=== Input for this task ===

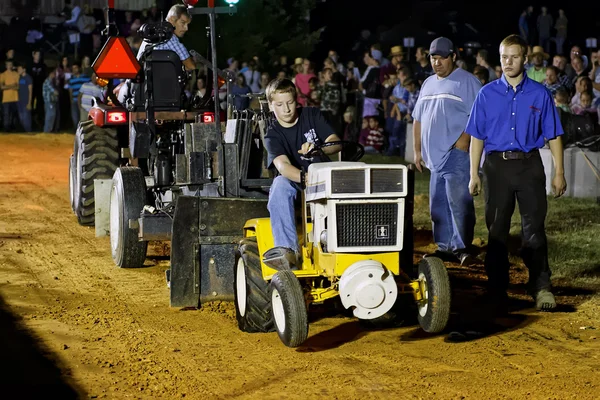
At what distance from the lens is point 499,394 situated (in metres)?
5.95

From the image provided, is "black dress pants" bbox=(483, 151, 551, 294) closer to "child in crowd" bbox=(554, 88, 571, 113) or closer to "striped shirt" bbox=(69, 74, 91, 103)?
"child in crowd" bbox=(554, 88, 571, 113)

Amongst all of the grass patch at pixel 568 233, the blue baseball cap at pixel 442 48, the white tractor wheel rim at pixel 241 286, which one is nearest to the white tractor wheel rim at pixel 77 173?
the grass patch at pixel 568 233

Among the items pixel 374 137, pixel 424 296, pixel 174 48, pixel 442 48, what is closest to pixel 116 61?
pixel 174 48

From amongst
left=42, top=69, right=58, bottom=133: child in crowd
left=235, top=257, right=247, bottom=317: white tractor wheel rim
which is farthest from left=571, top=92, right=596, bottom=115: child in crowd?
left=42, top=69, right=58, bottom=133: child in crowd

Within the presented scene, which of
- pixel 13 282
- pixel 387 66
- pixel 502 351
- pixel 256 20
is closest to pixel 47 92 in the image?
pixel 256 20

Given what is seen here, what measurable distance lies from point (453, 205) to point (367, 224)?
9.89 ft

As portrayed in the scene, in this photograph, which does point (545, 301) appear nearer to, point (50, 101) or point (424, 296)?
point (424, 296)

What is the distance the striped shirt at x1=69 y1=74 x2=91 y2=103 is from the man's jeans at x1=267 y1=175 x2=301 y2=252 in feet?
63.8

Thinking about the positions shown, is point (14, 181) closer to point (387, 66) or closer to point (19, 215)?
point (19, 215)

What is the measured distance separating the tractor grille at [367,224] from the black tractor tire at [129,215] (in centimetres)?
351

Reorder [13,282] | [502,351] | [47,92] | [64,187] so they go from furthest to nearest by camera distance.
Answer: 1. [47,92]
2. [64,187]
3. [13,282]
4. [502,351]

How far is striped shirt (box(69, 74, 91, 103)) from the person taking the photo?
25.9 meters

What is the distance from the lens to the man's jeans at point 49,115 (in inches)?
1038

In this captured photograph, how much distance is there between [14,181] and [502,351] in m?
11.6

===
=== Input for this task ===

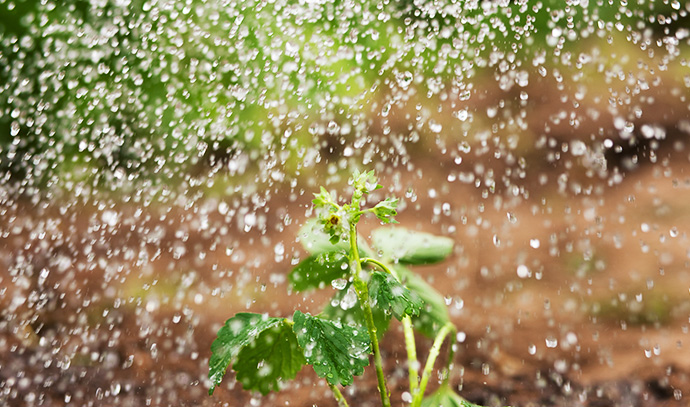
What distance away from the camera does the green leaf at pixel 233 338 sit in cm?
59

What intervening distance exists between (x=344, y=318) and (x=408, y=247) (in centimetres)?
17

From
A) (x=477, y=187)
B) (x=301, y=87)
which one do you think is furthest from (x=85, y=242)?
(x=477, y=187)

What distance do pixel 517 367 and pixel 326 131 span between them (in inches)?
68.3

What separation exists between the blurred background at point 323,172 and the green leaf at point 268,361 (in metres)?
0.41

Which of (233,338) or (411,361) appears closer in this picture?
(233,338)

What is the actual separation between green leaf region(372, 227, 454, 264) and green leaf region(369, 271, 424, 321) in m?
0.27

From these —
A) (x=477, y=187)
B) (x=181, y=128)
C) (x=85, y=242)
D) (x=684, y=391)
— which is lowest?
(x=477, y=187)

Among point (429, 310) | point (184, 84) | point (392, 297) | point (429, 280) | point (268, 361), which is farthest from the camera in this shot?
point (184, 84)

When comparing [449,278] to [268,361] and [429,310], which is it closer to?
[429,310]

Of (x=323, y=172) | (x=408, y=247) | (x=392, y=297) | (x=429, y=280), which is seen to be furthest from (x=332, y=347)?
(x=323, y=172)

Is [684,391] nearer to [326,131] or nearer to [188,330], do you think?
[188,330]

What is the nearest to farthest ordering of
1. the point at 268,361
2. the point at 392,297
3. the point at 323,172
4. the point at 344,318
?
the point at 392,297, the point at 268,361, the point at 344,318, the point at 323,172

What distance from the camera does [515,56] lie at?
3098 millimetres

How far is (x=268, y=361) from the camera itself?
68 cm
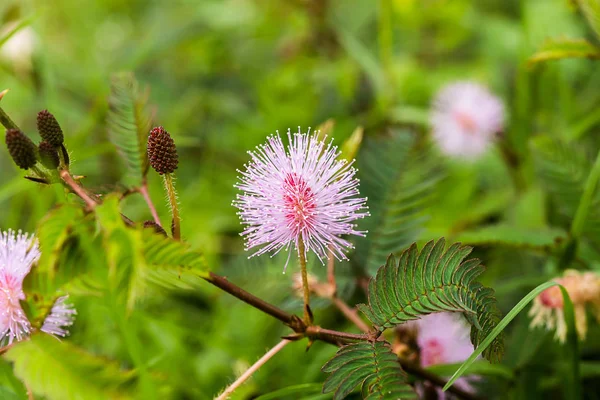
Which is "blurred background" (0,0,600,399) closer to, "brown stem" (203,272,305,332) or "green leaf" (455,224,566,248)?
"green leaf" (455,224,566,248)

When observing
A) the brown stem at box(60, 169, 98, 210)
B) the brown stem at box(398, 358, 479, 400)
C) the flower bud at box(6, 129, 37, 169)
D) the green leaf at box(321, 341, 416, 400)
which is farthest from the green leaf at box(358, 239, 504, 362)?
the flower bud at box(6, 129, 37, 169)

===

Given problem:
Find every line in the rows above that contains the string "exists", and copy each one out. Case counts.

Reply:
What intervening distance exists between (x=344, y=318) and (x=408, y=247) (in centimetres)?
What separation exists between the blurred background at point 323,172 and the green leaf at point 268,361 (in metres)?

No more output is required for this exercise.